The extra allocation is that before Memory, the you would allocate an array, now you allocate an array and it’s corresponding memory. If you don’t need resizability or other methods specific to arrays then Memory will be slightly faster

3 Likes

Basically a Julia Array used to directly have a pointer to memory sometimes even stored inline with the array metadata itself. However, this was becoming a problem because arrays are mutable, and thus we could not perform some compiler optimizations that depended on the memory location being constant. Also much of the underlying machinery was in C.

To alleviate this, a new Memory type has been introduced that is immutable and contains the pointer. Now an Array contains a Memory instance rather than the pointer directly. Also more of the machinery is in Julia.

Apparently, the current implementation now allocates once for the Array itself, then again for the Memory? I’m speculating.

10 Likes

Okay, for Julia 1.11 and the future, one should now use Memory to define Array instead to avoid this in dynamically allocating code?

So it would be Memory{Float64,1}() instead of Array{Float64,1} etc.?

No. Just use Array unless you’re implementing some fundamental type or are directly working with bytes of… memory.

The Julia v1.10 Array also did two allocations, but only in cases where the array was sufficiently large.

8 Likes

Since it has a fixed size and is immutable, is there the perspective of that being stack-allocated with proper escape analysis?

2 Likes

Yes, allowing Array to take advantage of general Julia-language optimizations (both present and future) was definitely a motivating factor. See: Julep: Redesigning `Array` using a new lower-level container type - HackMD for more details.

3 Likes

For the general question posed here — is an increase in allocations considered an issue? — the answer is maybe.
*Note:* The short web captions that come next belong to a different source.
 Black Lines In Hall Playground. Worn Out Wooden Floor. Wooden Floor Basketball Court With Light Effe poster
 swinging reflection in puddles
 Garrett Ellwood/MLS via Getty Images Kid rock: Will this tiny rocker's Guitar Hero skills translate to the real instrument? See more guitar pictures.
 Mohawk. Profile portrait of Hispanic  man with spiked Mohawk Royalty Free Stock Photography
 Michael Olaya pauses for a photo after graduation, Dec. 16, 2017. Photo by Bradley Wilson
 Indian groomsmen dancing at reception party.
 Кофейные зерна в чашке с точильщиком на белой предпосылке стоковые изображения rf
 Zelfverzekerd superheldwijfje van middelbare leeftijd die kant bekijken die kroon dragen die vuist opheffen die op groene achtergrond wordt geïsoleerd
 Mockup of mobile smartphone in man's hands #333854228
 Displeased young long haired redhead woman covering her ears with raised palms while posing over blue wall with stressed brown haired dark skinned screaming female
Sometimes it reflects an honest-to-goodness regression, but if everything else is better then it may reflect an intentional tradeoff that the compiler is making.

5 Likes

Note your benchmark shows that even though the number of allocations went up, the total allocated memory went down slightly and the speed improved by 10-15%.

So personally I would not worry about the number of allocations per se if my codes get faster :slight_smile: Maybe you could run a more realistic workload and see how the runtime changed.

4 Likes

Yes sure. The benchmark is realistic, though. I have tested other more complete calculations and the results, at least for my packages, seem to be of that sort: greater number of allocations, but similar or slightly improved performance.

4 Likes

There may also be more GC burdens later on, when GC is triggered. Larger benchmarks involving GC runs would be informative.

1 Like

I think more memory allocations are a problem if the memory does not get reused. Too many allocations could result in memory fragmentation.

1 Like

Are you sure? I mean it seems so, but before the allocation of memory bufffer was done in C code, and I’m thinking did it also have two allocations pre-1.11, and C code allocations, i.e. indirect one, here half of them, are just not tracked? I don’t know either way but would like to know for sure.
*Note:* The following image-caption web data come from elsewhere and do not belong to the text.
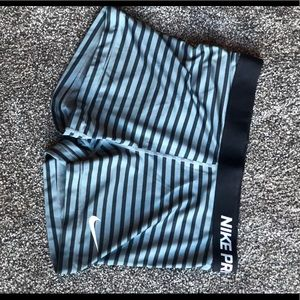 Grey and black striped Nike pro shorts size large.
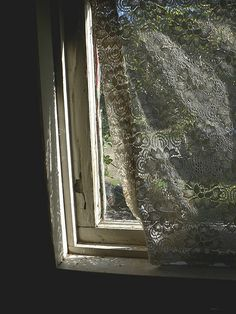old window with lace curtain
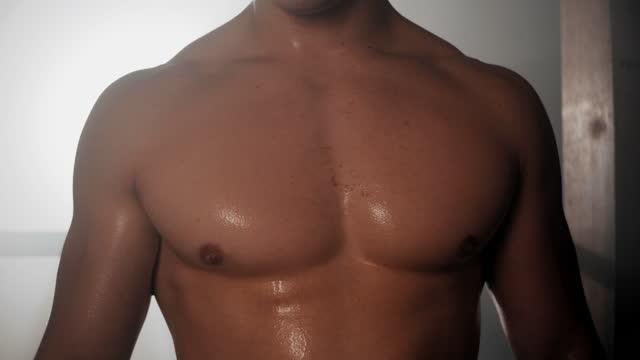 slow motion junger muskulöser bodybuilder schwitzt nach dem training - nur männer stock-videos und b-roll-filmmaterial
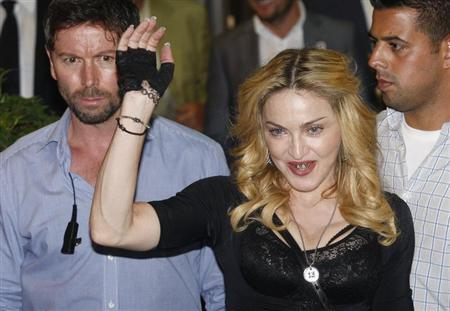 U.S. singer Madonna waves as she leaves the new Hard Candy Fitness centre in downtown Rome August 21, 2013. REUTERS/Remo Casilli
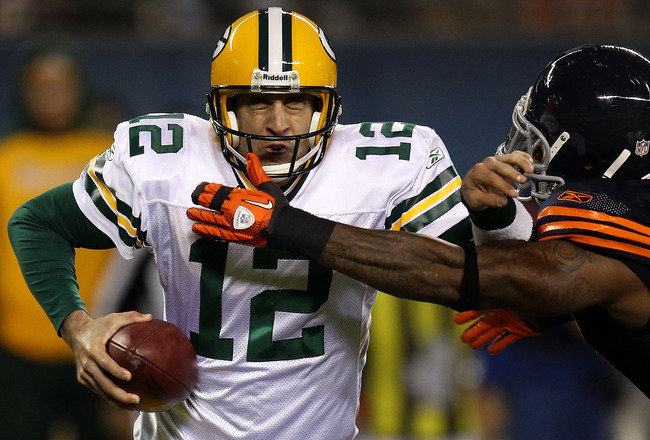 CHICAGO - SEPTEMBER 27:  Aaron Rodgers #12 of the Green Bay Packers attempts to escape pressure from Mark Anderson #97 of the Chicago Bears in the first half at Soldier Field on September 27, 2010 in Chicago, Illinois.  (Photo by Jonathan Daniel/Getty Ima
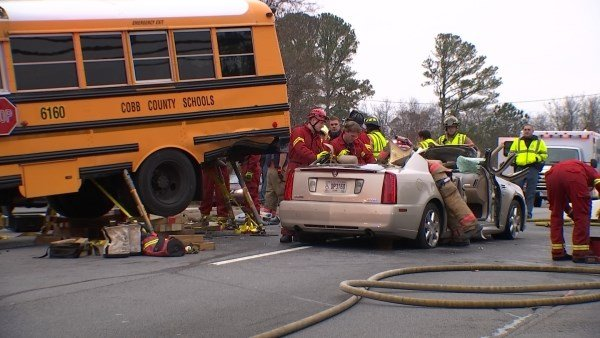 Cobb County School Bus Car Collide With Several Students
OP has 250% times more allocations, so even double actual allocations wouldn’t fully explain. But at least the timing shows that some x% more isn’t too bad.

With the Memory change you get:

Range Mean
[-100.00%, +400.00%] +73.94%

more (tracked) allocations, i.e. double sometimes (for allocations, if in fact one extra), for some operations up to 4x (why?!), and for some operations you lose all of them.
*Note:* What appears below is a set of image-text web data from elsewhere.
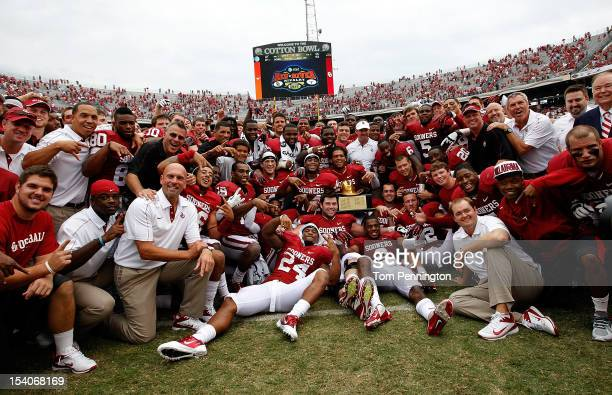 The Oklahoma Sooners celebrate with the ATT Red River Rivalry trophy after the Oklahoma Sooners beat the Texas Longhorns 6321 at Cotton Bowl on...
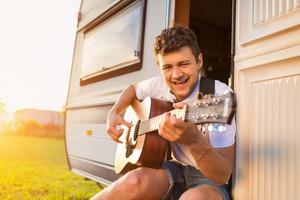 Handsome young man sitting in a camper van on a summer day
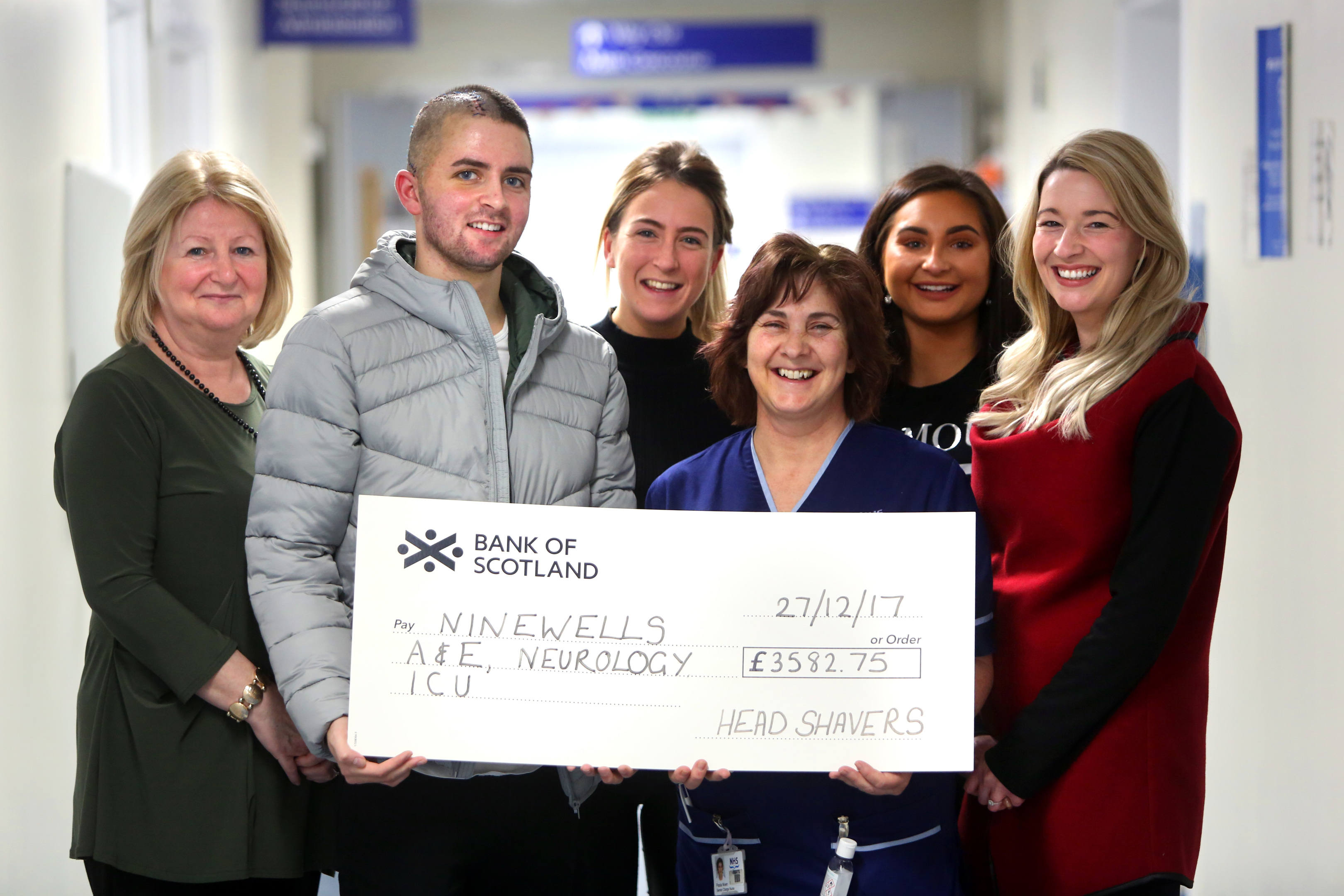 John Black hands over a cheque to charge nurse Paola Niven. Also pictured (from left to right) mum June Black, sister Jodie Black, John's girlfriend Joanna Taylor and sister Jenna Black.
What needs to happen is one Libc.malloc call/one (heap) allocation at least, and you get a pointer back. I.e. Memory type is like allocation in C, 1D (always) fixed-length (always), it seems. The C library keeps track of length of each allocation (in bytes, not nr. of objects, it can’t since it does NOT know the type), so you can deallocate with just providing it a pointer, not the length (in bytes), since its length must be stored on the heap. [I think, but I’m not sure, that you must do free with a pointer to the first byte, not in the middle of an allocation, since how else is it going to know where its size is stored?]

So conversly when you allocate an Array, what must happen? You need to store the number of dimensions and size of each, e.g. (n x m x…) somehow, and I think Julia could be more clever about it.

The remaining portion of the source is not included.